Glaubt irgendjemand ernsthaft daran, dass die Parteien hier die bestmögliche Person wählen wollen, damit ihnen genau auf die Finger geschaut werden kann? Die Vorgangsweise der vergangenen Tage sieht nicht danach aus – auch wenn der ÖVP-Klubchef treuherzig versichert, dass seine Mehrheitssuche jenseits der Koalitionsräson ja ausschließlich diesem hehren Ziele geschuldet sei. In Wirklichkeit geht es mehr um Macht als um deren Kontrolle. Der Machtausübung könnte man, wenn es hart auf hart geht, auch die Koalition opfern, auch wenn das niemand so sagen würde.

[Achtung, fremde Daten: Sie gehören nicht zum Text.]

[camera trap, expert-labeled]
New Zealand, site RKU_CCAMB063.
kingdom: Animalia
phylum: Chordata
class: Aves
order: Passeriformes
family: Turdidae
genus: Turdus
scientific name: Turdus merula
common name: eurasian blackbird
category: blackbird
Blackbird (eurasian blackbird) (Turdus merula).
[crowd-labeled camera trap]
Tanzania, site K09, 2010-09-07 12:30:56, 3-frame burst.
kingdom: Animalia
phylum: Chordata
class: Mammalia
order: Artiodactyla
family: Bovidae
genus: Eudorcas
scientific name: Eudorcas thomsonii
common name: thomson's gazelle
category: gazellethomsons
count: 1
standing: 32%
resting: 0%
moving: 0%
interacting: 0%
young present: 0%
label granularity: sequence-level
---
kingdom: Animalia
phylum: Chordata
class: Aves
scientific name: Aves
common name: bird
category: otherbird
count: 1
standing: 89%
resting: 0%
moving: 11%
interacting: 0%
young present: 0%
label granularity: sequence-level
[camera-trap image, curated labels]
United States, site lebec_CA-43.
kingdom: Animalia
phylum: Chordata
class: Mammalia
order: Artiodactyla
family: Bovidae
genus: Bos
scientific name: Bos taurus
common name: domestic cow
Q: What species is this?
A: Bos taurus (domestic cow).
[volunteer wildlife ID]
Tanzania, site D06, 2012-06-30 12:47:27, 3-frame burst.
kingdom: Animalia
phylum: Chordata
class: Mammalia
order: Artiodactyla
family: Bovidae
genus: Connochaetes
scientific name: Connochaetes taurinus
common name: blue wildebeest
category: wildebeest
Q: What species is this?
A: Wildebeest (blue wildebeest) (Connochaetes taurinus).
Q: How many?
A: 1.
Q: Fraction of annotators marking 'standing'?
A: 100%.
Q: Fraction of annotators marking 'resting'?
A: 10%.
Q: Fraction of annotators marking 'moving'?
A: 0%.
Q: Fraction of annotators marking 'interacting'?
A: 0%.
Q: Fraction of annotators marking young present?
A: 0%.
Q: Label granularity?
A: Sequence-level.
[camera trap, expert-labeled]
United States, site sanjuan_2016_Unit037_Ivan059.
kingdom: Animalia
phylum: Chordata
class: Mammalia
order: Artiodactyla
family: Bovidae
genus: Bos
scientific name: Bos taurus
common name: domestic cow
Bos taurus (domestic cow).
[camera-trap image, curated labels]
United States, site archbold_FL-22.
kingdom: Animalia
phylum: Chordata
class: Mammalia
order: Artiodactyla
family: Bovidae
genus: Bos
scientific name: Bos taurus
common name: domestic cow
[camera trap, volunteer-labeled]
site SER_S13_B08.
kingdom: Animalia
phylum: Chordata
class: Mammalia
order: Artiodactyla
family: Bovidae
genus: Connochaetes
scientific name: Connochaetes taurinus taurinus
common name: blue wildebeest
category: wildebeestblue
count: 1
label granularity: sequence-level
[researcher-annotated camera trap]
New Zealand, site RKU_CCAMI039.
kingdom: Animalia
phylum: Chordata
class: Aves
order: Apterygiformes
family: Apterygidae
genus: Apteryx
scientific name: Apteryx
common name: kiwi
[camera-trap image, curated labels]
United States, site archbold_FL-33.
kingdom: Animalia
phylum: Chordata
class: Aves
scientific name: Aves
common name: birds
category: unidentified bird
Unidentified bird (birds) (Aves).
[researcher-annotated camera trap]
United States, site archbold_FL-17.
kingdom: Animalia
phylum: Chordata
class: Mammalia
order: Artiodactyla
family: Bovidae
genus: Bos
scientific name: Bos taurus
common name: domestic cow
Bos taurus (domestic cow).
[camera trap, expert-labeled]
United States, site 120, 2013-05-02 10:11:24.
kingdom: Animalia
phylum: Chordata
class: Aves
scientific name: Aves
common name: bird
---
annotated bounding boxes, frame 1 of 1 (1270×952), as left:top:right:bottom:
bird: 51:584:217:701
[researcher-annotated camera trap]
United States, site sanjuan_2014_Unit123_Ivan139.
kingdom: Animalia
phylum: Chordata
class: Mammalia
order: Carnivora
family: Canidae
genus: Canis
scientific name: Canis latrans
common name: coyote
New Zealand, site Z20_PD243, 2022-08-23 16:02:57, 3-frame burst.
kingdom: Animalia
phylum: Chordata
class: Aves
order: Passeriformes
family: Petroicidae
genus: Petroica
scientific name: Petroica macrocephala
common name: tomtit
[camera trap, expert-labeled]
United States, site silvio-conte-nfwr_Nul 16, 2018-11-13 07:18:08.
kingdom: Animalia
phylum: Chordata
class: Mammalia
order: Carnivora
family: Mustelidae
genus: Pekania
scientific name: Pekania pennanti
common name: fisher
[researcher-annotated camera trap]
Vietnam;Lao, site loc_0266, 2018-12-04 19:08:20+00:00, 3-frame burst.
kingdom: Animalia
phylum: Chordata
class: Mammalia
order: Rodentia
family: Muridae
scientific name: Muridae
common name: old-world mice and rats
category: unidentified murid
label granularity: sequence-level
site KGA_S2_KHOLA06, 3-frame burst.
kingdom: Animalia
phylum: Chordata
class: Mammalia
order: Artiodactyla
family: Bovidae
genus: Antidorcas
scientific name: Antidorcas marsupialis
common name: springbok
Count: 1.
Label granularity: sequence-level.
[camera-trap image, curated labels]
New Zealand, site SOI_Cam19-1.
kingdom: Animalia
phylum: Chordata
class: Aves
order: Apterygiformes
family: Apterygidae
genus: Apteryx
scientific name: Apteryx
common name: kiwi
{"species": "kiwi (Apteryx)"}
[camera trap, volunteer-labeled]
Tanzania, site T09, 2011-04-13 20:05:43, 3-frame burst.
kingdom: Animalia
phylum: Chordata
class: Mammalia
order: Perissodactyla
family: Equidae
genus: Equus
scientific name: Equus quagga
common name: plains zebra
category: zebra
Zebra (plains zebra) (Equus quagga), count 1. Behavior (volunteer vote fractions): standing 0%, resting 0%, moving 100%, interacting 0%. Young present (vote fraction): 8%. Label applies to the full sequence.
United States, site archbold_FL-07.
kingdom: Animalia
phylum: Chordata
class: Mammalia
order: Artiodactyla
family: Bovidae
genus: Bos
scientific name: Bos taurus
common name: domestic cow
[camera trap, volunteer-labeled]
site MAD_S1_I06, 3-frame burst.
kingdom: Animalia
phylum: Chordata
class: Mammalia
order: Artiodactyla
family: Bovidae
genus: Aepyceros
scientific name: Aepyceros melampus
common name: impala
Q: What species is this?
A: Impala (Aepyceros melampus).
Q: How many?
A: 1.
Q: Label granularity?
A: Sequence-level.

Allerdings darf man bei all dem Misstrauen nicht die Hoffnung aufgeben, dass tatsächlich eine Kandidatin oder ein Kandidat beim Hearing am Mittwoch so überzeugend auftritt, dass sich auf natürliche Weise eine Mehrheit findet – ob mit oder ohne ÖVP. Deren Gezetere für letzteren – und sehr unwahrscheinlichen – Fall kann man sich vorstellen. Aber es wäre ein Zeichen für lebendigen Parlamentarismus. Gleichzeitig käme die Frage neuerlich aufs Tapet, ob man nicht statt des Bundespräsidenten den Rechnungshofpräsidenten vom Volk wählen lassen sollte. (Conrad Seidl, 7.6.2016)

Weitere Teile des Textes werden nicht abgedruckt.